Implementation:Open compass VLMEvalKit Generate Inner
| Field | Value |
|---|---|
| source | VLMEvalKit |
| domain | Vision, Model_Architecture, Software_Design |
Overview
Interface specification for the user-implemented inference method that VLM adapters must define to process multimodal input.
Description
generate_inner() is an abstract method defined in both BaseModel (vlmeval/vlm/base.py:L45-47) and BaseAPI (vlmeval/api/base.py:L46-57). For BaseModel subclasses, the signature is generate_inner(self, message: List[Dict], dataset: Optional[str] = None) -> str. For BaseAPI subclasses, the signature is generate_inner(self, inputs, **kwargs) -> Tuple[int, str, str]. The message list contains dicts with 'type' (text/image/video) and 'value' (content string or file path).
Usage
Every VLM adapter must implement this method. This is a Pattern Doc — there is no single concrete implementation, as each model adapter provides its own.
Code Reference
- Source:
vlmeval/vlm/base.py, Lines: L45-47 (BaseModel abstract);vlmeval/api/base.py, Lines: L46-57 (BaseAPI abstract) - Import: (abstract — implemented by subclasses)
Signature:
# For local VLM adapters (BaseModel):
@abstractmethod
def generate_inner(self, message: List[Dict], dataset: Optional[str] = None) -> str:
"""
Args:
message: List of dicts with 'type' and 'value' keys.

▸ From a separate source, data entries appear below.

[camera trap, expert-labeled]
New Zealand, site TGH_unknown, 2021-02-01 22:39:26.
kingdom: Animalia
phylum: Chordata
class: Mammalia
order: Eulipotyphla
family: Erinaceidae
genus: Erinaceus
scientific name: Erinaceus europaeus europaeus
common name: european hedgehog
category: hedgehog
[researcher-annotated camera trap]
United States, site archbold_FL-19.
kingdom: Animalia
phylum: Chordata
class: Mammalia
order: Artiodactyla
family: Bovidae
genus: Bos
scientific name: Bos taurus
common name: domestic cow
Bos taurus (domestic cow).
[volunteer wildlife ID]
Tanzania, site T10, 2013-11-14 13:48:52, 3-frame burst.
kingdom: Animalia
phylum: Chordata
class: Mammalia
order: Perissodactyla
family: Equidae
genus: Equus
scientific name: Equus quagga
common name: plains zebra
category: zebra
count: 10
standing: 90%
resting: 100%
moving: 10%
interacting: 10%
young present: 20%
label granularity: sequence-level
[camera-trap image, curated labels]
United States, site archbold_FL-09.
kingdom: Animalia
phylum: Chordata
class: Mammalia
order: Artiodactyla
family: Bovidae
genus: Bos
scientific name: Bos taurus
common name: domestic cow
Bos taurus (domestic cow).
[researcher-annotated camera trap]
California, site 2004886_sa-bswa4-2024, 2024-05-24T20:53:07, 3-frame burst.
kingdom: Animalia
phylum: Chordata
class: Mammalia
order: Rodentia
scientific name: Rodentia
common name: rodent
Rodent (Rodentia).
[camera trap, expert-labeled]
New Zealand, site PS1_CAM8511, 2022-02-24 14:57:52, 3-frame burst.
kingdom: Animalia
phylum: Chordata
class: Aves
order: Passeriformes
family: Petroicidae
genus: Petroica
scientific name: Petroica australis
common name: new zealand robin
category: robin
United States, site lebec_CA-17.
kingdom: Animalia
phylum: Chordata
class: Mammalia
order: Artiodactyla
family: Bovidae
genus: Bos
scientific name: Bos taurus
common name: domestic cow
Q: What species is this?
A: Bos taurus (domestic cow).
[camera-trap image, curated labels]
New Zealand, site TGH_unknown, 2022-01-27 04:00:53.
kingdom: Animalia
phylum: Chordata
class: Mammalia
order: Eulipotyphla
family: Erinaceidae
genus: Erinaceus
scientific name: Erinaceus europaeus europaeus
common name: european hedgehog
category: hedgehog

Types: 'text', 'image', 'video'
Values: text content, image file path, video file path
dataset: Optional dataset name for special handling.
Returns:
Prediction string.
"""
raise NotImplementedError
# For API model adapters (BaseAPI):
@abstractmethod
def generate_inner(self, inputs, **kwargs) -> Tuple[int, str, str]:
"""
Args:
inputs: Preprocessed message list.
**kwargs: Additional arguments.
Returns:
(ret_code, answer, log) where ret_code=0 means success.
"""
I/O Contract
| Direction | Description |
|---|---|
| Inputs | message/inputs — List[Dict] with type/value keys
|
| Outputs | BaseModel: str; BaseAPI: Tuple[int, str, str]
|
Usage Examples
# Example: Simple local VLM adapter
class SimpleVLM(BaseModel):
def generate_inner(self, message, dataset=None):
prompt = "\n".join(m['value'] for m in message if m['type'] == 'text')
images = [m['value'] for m in message if m['type'] == 'image']
return self.model.predict(prompt, images)
# Example: Simple API adapter
class SimpleAPI(BaseAPI):
def generate_inner(self, inputs, **kwargs):
try:
resp = requests.post(self.endpoint, json={"messages": inputs})
return 0, resp.json()["answer"], "ok"
except Exception as e:
return -1, "", str(e)